We need to subject a new theory to the most critical tests. Does it explain all of our observations? What other explanations can there be? Where does it improve upon our current understanding? What are its weaknesses? What experiments can we devise to see that this theory works but others do not? Can we use this theory to predict some other phenomenon, and then see if it works like we think? This enterprise, of course, is called science.

Its alternatives are mysticism, closed-mindedness and credulity. Despite our advances, millions of people around the world continue to believe this nonsense. Otherwise prestigious newspapers print horoscopes every day. School boards refuse to teach evolutionary biology. People call psychics for readings about their future. We talk about ghosts and alien abductions with straight faces.
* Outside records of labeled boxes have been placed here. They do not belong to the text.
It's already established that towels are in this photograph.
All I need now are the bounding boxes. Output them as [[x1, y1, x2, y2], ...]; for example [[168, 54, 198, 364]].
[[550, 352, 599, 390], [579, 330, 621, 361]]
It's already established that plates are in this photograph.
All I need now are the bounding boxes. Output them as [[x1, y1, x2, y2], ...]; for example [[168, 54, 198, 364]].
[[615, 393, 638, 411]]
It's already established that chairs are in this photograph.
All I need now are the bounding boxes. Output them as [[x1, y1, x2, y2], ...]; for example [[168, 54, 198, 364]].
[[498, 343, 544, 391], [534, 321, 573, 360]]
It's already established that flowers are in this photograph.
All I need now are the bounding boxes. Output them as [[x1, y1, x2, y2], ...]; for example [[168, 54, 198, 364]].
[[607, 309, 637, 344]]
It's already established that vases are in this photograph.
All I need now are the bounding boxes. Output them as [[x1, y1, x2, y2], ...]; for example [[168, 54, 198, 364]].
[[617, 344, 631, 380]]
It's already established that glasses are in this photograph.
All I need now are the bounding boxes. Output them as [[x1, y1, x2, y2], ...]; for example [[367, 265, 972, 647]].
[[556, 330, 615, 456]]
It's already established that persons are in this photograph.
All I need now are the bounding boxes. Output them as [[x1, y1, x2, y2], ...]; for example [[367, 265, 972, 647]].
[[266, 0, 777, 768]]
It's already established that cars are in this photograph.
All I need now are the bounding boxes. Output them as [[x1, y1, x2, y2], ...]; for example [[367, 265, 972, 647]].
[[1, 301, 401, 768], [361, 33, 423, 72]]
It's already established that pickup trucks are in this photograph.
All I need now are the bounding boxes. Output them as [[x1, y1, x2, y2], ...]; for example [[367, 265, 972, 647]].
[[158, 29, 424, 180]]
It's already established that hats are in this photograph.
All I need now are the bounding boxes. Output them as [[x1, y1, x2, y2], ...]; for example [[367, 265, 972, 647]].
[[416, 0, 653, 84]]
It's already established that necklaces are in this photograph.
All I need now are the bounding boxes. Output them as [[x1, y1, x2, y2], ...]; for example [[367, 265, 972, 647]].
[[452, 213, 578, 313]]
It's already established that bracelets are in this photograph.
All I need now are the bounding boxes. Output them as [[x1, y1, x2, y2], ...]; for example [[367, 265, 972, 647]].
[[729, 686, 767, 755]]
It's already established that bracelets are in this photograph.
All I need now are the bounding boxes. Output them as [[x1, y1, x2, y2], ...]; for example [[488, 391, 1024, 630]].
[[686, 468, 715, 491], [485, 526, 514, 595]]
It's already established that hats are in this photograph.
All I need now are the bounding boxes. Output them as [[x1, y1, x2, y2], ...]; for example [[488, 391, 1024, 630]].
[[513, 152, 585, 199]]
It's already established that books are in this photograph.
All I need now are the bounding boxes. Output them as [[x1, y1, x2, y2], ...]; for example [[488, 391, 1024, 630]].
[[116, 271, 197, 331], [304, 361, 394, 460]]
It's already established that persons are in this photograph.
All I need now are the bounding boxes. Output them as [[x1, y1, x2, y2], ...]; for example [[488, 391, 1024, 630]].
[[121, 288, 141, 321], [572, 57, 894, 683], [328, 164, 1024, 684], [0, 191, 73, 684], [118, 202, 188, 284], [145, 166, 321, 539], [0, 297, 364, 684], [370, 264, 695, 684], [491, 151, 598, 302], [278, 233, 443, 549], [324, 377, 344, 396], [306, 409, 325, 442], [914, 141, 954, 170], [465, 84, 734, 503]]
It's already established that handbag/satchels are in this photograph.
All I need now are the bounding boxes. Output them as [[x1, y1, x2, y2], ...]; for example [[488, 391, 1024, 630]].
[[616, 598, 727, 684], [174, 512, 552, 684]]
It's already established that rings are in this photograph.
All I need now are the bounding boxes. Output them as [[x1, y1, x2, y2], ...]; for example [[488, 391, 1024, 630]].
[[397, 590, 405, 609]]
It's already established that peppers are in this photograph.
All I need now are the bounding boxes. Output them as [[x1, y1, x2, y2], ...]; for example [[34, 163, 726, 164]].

It's not that these people are stupid. It's that they haven't taught themselves to think rationally.

I said before that the key to the Enlightenment was not so much a revolution of knowledge, but a revolution in thinking. In my opinion, our school system is having such trouble because our teachers have forgotten this, if they ever recognized it in the first place.

Science classes are usually taught not as a grand experiment about the world, but as a rote memorization of known facts and discoveries. While this is useful to some degree, it suffers from the cardinal error of being very boring, and for many people, very difficult.

If we make the effort to teach not only science, but also how we do science, we would be much better off. By keeping some of the excitement, we can keep a lot of the interest and curiosity that we all had at some point in our life, but which most of us have forgotten or suppressed. People who are excited about something will take the time to find out about it. And that's good for all of us.

In a future that will be increasingly technological and scientific, it is vital that this knowledge be shared by all. The man who doesn't learn about the world he lives in will not be able to succeed in it very often. Power becomes concentrated in the hands of the few, and the many lose. In crude terms, this is the danger we face in the future if we fail to reform in the present.

On the other hand, once someone learns to approach a problem logically, he rarely falls back on superstition or irrationality. And the man who approaches the scientific world logically is likely to do the same to other endeavors. Imagine the benefits if Congress, when debating a new law, consulted the experts in the field with the honest goal of reaching the best solution, instead of with the goal of finding support for a position already chosen, or for pandering for votes. And imagine voters looking for this, and removing those politicians who insult their intelligence.

I see no downside to an increase in our expenditures on science and technology and the future. But I see enormous pitfalls for the nation that commits itself to short-sighted policies like cutting funding to the National Science Foundation, or to renewable energy research, or to NASA. And the nation that refuses to spend money on education may save some money now, but in the long run it will lose far more than it will ever realize.

There is much that currently lies just beyond what we know. Amazing discoveries await us in every field, from genetics to astronomy, from the smallest genes to the most distant galaxies. Solutions to so many of man's problems are within our reach, if we dedicate ourselves to their pursuit. Jacob Bronowski once called this pursuit the ascent of man. He was right. There are no insurmountable barriers in our way; the future is what we make it.